CMU’s plan to eliminate paper checks in favor of direct deposit and debit cards should infuriate everyone that does business with the University.

The plan effectively denies employees and students the compensation they are due. By refusing to cut checks, CMU is demanding that payees either open bank accounts — which some cannot afford — or accept a card that has limited uses.

In short, CMU is forcing them to accept company scrip that circumscribes the ways they may use their own money and restricts their freedom of choice.

The two available options have major drawbacks. With direct deposit, you need a bank account.

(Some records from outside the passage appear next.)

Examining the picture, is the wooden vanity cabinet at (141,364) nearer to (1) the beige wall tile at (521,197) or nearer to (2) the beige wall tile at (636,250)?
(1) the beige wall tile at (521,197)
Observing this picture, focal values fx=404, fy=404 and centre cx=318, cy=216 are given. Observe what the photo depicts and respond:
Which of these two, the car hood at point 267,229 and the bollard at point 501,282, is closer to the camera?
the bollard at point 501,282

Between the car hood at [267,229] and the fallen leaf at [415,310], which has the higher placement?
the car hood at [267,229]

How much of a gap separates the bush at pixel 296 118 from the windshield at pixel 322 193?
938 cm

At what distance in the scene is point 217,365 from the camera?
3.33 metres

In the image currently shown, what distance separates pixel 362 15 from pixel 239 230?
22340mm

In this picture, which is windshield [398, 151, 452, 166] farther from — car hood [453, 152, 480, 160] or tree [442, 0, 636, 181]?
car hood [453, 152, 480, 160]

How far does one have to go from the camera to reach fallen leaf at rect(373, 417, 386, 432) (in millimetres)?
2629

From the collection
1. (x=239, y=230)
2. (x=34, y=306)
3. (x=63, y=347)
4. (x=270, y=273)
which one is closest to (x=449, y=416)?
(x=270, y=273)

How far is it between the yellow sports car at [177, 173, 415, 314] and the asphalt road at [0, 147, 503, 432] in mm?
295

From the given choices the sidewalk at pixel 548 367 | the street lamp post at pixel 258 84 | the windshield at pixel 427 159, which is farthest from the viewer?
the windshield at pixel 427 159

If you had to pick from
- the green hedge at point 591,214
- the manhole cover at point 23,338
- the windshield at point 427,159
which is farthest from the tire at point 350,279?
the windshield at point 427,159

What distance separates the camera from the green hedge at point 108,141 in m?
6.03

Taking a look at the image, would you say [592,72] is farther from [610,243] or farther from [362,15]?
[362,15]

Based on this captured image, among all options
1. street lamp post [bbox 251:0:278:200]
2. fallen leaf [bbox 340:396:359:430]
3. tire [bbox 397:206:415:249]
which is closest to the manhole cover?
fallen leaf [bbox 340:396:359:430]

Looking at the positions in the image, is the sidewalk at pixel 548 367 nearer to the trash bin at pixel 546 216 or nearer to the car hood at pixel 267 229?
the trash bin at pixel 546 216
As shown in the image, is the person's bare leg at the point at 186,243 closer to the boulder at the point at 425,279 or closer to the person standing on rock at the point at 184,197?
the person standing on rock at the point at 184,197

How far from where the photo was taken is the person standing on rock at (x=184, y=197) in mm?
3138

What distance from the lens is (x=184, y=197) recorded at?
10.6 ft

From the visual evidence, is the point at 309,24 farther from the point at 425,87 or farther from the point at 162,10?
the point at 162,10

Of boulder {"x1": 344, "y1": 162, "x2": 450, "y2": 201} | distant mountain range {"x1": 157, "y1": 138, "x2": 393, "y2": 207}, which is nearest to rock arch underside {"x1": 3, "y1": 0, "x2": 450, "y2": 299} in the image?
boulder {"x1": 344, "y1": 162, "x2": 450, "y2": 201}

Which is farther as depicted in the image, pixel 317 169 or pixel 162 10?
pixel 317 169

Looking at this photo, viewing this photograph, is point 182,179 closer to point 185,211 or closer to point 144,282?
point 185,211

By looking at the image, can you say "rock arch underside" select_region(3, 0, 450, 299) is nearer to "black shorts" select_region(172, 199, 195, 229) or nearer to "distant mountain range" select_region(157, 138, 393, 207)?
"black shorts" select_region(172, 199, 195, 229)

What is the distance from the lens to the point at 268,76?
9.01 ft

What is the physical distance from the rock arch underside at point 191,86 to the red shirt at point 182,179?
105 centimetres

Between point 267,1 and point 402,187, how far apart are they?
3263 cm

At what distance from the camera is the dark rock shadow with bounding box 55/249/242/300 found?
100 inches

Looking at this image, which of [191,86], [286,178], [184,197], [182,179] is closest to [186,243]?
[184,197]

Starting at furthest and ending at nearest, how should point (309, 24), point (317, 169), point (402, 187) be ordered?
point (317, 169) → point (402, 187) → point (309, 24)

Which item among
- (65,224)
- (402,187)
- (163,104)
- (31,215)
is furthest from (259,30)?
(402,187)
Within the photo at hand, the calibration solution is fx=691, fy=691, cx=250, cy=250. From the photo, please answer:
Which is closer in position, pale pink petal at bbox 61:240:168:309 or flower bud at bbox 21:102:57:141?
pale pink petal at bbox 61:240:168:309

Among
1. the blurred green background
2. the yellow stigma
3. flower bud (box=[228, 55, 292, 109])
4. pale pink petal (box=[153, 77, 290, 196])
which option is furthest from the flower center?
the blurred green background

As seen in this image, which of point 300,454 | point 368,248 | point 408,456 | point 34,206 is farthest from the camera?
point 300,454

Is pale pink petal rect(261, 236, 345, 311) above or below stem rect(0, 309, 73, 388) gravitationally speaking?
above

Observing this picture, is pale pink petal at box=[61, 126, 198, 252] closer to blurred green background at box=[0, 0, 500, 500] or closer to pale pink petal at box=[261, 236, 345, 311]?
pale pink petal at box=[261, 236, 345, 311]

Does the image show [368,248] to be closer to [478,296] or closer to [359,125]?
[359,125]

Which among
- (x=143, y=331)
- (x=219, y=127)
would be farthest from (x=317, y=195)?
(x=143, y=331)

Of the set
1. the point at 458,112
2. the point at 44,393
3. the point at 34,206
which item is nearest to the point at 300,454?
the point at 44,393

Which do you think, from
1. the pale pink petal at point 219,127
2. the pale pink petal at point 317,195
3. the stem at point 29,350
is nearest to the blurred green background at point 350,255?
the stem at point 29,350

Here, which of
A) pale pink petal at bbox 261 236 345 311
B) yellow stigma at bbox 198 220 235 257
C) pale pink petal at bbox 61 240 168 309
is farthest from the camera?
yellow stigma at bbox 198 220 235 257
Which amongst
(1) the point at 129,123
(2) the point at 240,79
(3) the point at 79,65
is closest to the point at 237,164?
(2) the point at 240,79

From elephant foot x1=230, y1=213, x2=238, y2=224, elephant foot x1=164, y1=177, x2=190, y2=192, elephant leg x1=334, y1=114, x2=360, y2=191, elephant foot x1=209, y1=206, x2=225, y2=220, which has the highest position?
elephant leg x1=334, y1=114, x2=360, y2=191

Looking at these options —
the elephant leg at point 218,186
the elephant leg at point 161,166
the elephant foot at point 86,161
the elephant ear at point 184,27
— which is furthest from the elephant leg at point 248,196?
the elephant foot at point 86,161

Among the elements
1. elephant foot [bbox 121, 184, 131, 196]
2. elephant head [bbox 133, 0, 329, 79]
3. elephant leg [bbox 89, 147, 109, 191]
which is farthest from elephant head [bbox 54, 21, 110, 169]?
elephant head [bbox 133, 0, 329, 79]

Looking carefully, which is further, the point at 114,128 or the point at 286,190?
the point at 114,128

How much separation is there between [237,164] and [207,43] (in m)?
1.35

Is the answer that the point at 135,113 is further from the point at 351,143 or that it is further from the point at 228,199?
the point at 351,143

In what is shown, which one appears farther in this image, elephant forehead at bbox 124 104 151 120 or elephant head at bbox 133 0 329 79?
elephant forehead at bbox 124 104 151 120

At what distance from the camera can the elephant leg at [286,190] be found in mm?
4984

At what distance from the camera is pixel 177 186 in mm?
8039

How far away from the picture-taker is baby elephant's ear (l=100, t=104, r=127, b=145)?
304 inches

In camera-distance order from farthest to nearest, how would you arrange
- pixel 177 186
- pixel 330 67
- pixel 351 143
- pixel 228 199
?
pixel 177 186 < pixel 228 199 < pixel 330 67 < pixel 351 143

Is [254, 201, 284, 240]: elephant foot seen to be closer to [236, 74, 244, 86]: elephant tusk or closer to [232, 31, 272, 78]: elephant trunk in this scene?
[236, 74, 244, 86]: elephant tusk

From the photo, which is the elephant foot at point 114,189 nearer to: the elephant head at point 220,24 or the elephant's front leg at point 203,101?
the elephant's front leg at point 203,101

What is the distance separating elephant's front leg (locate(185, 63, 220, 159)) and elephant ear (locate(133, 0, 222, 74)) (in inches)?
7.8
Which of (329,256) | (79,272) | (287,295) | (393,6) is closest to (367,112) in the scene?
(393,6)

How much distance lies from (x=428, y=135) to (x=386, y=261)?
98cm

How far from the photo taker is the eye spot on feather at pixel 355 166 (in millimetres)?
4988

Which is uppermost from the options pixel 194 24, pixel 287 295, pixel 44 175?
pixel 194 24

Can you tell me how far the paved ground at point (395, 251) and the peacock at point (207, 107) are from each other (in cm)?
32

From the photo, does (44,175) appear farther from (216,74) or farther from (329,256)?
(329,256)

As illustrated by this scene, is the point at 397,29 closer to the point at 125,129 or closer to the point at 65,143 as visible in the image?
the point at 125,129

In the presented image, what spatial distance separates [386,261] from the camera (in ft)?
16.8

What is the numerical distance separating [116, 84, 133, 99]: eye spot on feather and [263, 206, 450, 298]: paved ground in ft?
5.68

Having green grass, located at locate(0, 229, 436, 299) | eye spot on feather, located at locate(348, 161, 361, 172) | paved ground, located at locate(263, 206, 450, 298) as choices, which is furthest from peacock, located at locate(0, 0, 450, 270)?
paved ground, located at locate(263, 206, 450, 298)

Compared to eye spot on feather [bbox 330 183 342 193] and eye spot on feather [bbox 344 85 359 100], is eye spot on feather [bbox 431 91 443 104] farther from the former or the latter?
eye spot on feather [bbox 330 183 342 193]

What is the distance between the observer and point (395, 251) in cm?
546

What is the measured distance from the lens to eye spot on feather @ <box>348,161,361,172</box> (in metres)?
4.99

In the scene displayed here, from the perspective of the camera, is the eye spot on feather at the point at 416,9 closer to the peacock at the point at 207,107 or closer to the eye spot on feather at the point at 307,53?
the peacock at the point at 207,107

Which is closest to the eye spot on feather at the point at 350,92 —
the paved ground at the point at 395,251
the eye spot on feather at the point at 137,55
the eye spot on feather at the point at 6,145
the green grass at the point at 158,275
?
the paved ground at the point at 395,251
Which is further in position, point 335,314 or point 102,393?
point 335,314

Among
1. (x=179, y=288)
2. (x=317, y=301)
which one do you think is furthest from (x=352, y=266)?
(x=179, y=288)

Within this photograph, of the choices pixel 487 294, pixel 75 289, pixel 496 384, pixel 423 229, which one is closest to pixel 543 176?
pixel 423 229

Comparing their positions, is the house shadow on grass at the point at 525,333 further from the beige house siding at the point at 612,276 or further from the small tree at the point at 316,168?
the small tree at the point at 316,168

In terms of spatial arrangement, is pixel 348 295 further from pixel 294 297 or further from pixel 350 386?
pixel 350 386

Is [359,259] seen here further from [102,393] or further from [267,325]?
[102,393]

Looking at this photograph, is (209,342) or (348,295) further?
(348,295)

Opening an account in post-Sept. 11 America is an extremely invasive procedure.

Moreover, bank accounts are not secure. What happens when a bank fails, as so many have in recent years? Although most deposits are insured by the FDIC, the FDIC has no time limit in which it has to reimburse depositors.

And that’s just one way that banks can lose your money. Do you owe any debts, such as student loans? Have you ever made mistakes on your tax return? Have you ever missed a child support payment? Those are just a few instances in which your bank account can be seized — legally — without warning.

The debit card option is even worse. These cards are not accepted everywhere, which restricts your choices on where to spend your money. You may use the card to withdraw cash at ATMs, but as anyone who uses debit cards (or ATMs) knows there is a daily limit on the amount of cash that can be withdrawn, plus the fees that come with doing so.

Not only do you not have access to your money, you actually pay for that inaccessibility.

Checks are a vastly superior method of payment when compared to these alternatives. Checks can be cashed almost anywhere. You don’t have to compromise your privacy and security to cash a check and in return for the “inconvenience” of cashing a check you get actual money.

Unlike debit cards, cash will never be declined. Unlike direct deposit, cash will never be subject to server errors. Cash can be used anywhere, anytime. Cash equals freedom.

It is certain that CMU will save money by banning checks, but who wants their privacy and freedom sacrificed on the altar of cost-cutting?

People may choose to use direct deposit or debit cards if they wish. But why should employees and students be punished for choosing a more traditional and secure method of payment for their services? The labor unions here need to make the check option part of their bargaining platforms. The SGA needs to protest this policy as a violation of students’ rights.

Even those who choose the alternatives need to speak out against this policy. After all, today it’s the paychecks that are being banned. What will be banned tomorrow?